The rank of $G$ is $n - m$.

$\blacktriangleleft$ see~\cite{hungerford} Theorem 2.6$\blacksquare$


The procedure is somewhat similar to the decomposition of a number into prime factors.
In practice, it is performed by representing operators $\partial_p$ as matrices and employing the Smith normal form~\cite{smith}, but here we only outline the theoretical basis.


**Definition 7.**
The rank of $G$ from **Theorem 3** for $A = H_p(\mathcal{K})$ is called the **$p$-th Betti number $\beta_p$** of the geometric simplicial complex $K$.

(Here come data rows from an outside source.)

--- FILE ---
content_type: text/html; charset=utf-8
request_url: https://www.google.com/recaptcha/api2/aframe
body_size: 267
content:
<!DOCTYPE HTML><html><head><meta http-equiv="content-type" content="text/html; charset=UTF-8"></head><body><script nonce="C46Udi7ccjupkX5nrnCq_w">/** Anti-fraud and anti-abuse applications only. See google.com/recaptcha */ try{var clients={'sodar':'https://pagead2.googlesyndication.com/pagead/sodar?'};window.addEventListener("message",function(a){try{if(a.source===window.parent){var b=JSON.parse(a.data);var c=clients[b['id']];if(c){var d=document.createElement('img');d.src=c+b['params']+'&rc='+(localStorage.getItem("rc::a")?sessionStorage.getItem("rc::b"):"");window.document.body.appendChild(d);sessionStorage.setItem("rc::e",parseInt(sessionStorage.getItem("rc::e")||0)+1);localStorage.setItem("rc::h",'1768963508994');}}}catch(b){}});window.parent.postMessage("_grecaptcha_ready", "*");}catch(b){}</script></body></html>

Please note: despite the fact we have defined Betti numbers for abstract simplicial complex $\mathcal{K}$, they are inherently connected to its geometric realization $K$.
Thus Betti numbers can be treated as topological characteristics of the polyhedron $|K|$.
Moreover, topology makes no distinction between homeomorphic spaces, thus the same characteristic can be prescribed to any space $\mathbb{X}$ that is homeomorphic to $|K|$.
This property is summarized by the following.


**Definition 8.**
A **triangulation** of topological space $\mathbb{X}$ is a geometric simplicial complex $K$ together with a homeomorphism $f: |K|\to \mathbb{X}$.
If there exists such $K$ the space $\mathbb{X}$ is called **triangulable**.
The homology groups of a triangulable space $\mathbb{X}$ are defined $H_p(\mathbb{X}) = H_p(\mathcal{K})$.


**Theorem.**
Homology groups $H_p(\mathbb{X})$ and $H_p(\mathbb{Y})$ of homeomorphic topological spaces are isomorphic for each $p$.

$\blacktriangleleft$ see~\cite{vick} Theorem 1.7$\blacksquare$


The latter means that homology groups of the triangulable space (**Definition 8**) are well-defined and that the notion of Betti numbers can be extended to topological spaces that are homeomorphic to some polyhedron $|K|$

[For visuals please check](https://fbeilstein.github.io/topological_data_analysis/homology_explorer/homology_explorer.html).




###Betti Numbers

Let $A$ be abelian group with $n$ generators, $F$ and $R$ - finitely generated free abelian groups, $R \subset F$, then
$$
A \cong F / R \cong G \bigoplus_{i=1}^m Z_{h_i},
$$
where $G$ is free abelian group of rank $n-m$, $Z_{h_i}$ - cyclic groups.

In the context of simplices we can say
$$
H_k(S) = \text{Ker}(\partial_k) / \text{Im}(\partial_{k+1}) \cong G \oplus T.
$$
The portion of $H_k$ that is given by $T = \bigoplus_{i=1}^m Z_{h_i}$ is called the torsion part of $H_k(S)$. The rank of $H_k$ is defined to be the rank of $G$, is denoted $\beta_k$ and called the $k$-th Betti number of the simplicial complex.


**How it's calculated (Smith normal form)**

In practice we represent operators $\partial$ as matrices. For any $n \times m$ matrix $A$, there exist an invertible $n \times n$ matrix $U$ and an invertible $m \times m$ matrix $V$ such that $UAV$ is equal to a diagonal matrix $D$.

Let $A$ be an $m \times n$ integer matrix, and $B$ be an $l \times m$ integer matrix such that $BA=0$. Then
$$
\text{Ker}(B)/\text{Im}(A) = \bigoplus_{i=1}^r \mathbb{Z}/\alpha_i \oplus \mathbb{Z}^{m-r-s},
$$
where $r=\text{rank}(A)$, $s=\text{rank}(B)$, and $\alpha_1,\dots,\alpha_r$ are the non-zero elements on the diagonal of $D$ (Smith normal form of $A$).

The **main result** about Smith normal form, of course, is that every integer matrix has one. It is unique up to signs. There is an algorithm to compute it which is cross between row reduction and the Euclidean algorithm for computing greatest common divisors.